§ Work task:
Would you restate the entries below word for word, leaving out the images?

§ Brief descriptive captions:
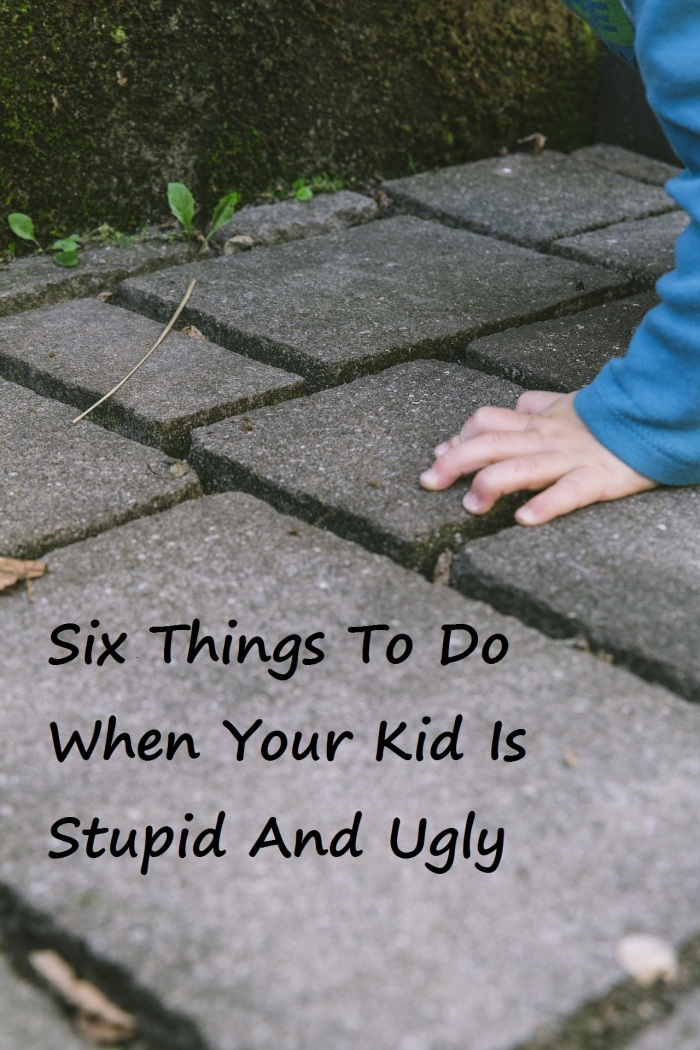 Six Things To Do When Your Kid Is Stupid And Ugly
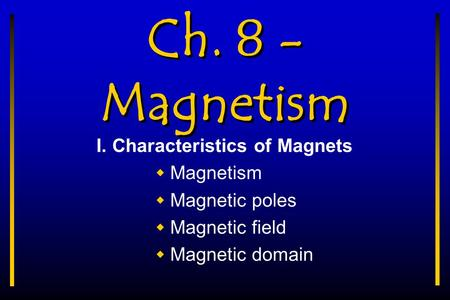 Ch. 8 - Magnetism I. Characteristics of Magnets  Magnetism  Magnetic poles  Magnetic field  Magnetic domain.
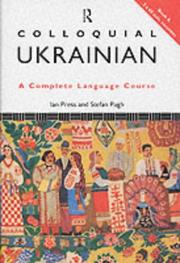 Cover of: Colloquial Ukrainian by Ian Press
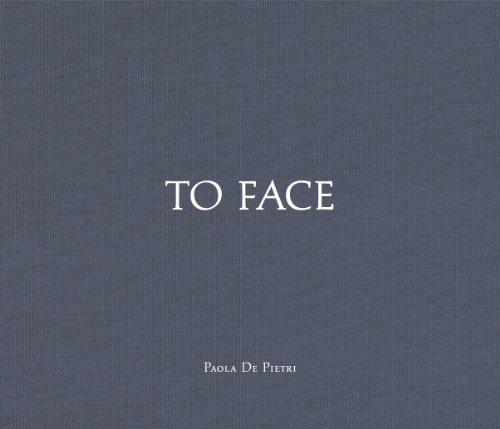 Paola De Pietri: To Face
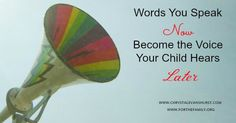 Understand that the words you speak to your children now become the recording they will play in their heads for much of their lives later. How can you be sure the words you speak are bringing life? Read this...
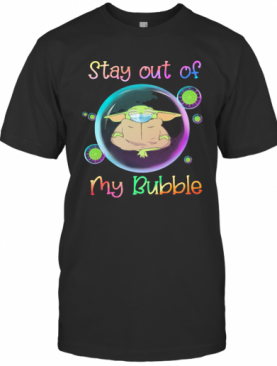 Star Wars Baby Yoda Mask Stay Out Of My Bubble Covid 19 T-Shirt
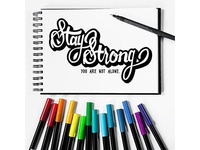 Stay Strong Hand Lettering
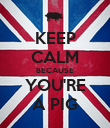 KEEP CALM BECAUSE YOU'RE A PIG - Personalised Poster large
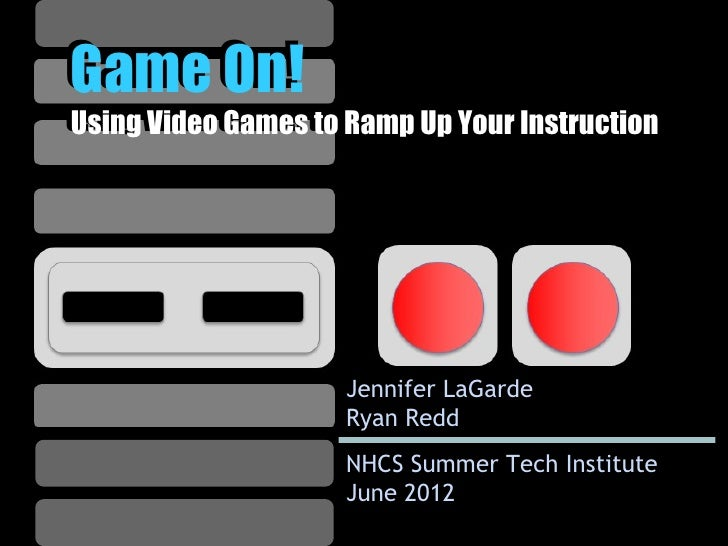 Game On!Using Video Games to Ramp Up Your InstructionUsing Video Games to Ramp Up Your Instruction                     Jen...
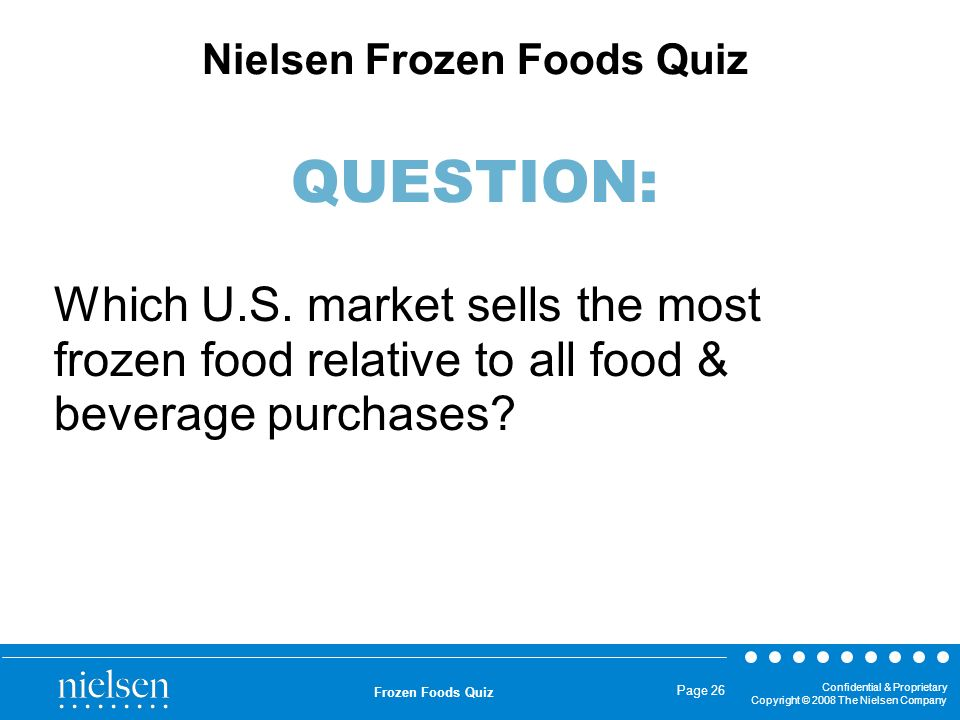 Confidential & Proprietary Copyright © 2008 The Nielsen Company Frozen Foods Quiz Page 26 Which U.S. market sells the most frozen food relative to all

§ Exercise response:
 Six Things To Do When Your Kid Is Stupid And Ugly
 Ch. 8 - Magnetism I. Characteristics of Magnets  Magnetism  Magnetic poles  Magnetic field  Magnetic domain.
 Cover of: Colloquial Ukrainian by Ian Press
 Paola De Pietri: To Face
 Understand that the words you speak to your children now become the recording they will play in their heads for much of their lives later. How can you be sure the words you speak are bringing life? Read this...
 Star Wars Baby Yoda Mask Stay Out Of My Bubble Covid 19 T-Shirt
 Stay Strong Hand Lettering
 KEEP CALM BECAUSE YOU'RE A PIG - Personalised Poster large
 Game On!Using Video Games to Ramp Up Your InstructionUsing Video Games to Ramp Up Your Instruction                     Jen...
 Confidential & Proprietary Copyright © 2008 The Nielsen Company Frozen Foods Quiz Page 26 Which U.S. market sells the most frozen food relative to all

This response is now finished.